Blog Archive

Sunday, July 24, 2011

ICE deportations by the numbers

By Leslie Berestein Rojas
89.3 KPCC, Southern California Radio
22 July 2011

The record deportations logged by the Obama administration continue on pace, with more people deported in fiscal year 2010 than ever before. This year promises similar numbers: ICE records through May 23 show that 243,821 people have been deported since last Oct. 1, the start of the 2011 fiscal year.

From an agency chart, the ICE removal numbers from recent years:

FY 2010 = 392,862

FY 2009 = 389,834

FY 2008 = 369,221

FY 2007 = 291,060

The average daily population of immigrants in detention rose slightly from 30,295 in FY 2007 to 33,366 in FY 2020, though the average length of stay – for most, the time they are held while awaiting deportation – has decreased.

Despite a federal push to deport more convicted criminals, according to agency stats, 197,090 of those deported in FY 2010 did not have a criminal record – a little more than half.
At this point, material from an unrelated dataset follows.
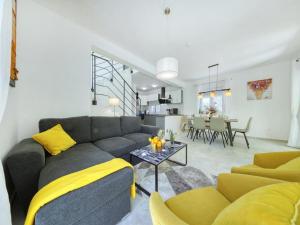 Villa Gaby with Heated Pool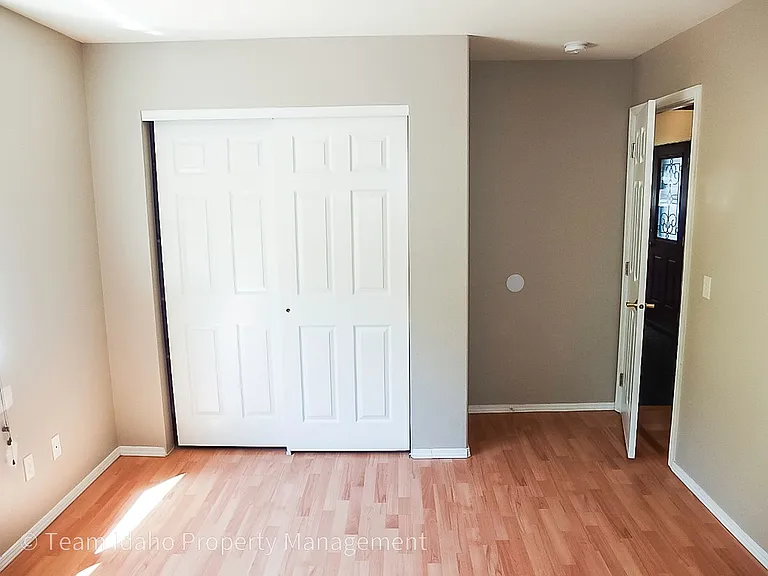 643 Northwood Dr — Photo 24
But among those who did, what was it for? According to an Associated Press analysis, a growing number of people have been deported following traffic and DUI arrests. From a story today:

The U.S. deported nearly 393,000 people in the fiscal year that ended Sept. 30, half of whom were considered criminals. Of those, 27,635 had been arrested for drunken driving, more than double the 10,851 deported after drunken driving arrests in 2008, the last full year of the Bush administration, according to Immigration and Customs Enforcement data provided to The Associated Press.

An additional 13,028 were deported last year after being arrested on less serious traffic law violations, nearly three times the 4,527 traffic offenders deported two years earlier, according to the data.

The administration has expanded the use of programs that aim to identify deportable criminals in local jails, including the controversial fingerprint-sharing program known as Secure Communities. Even through these programs, a large number of non-criminals land in the net. Several political and law enforcement leaders have come out against Secure Communities, with three states and two large cities recently announcing plans to withdraw.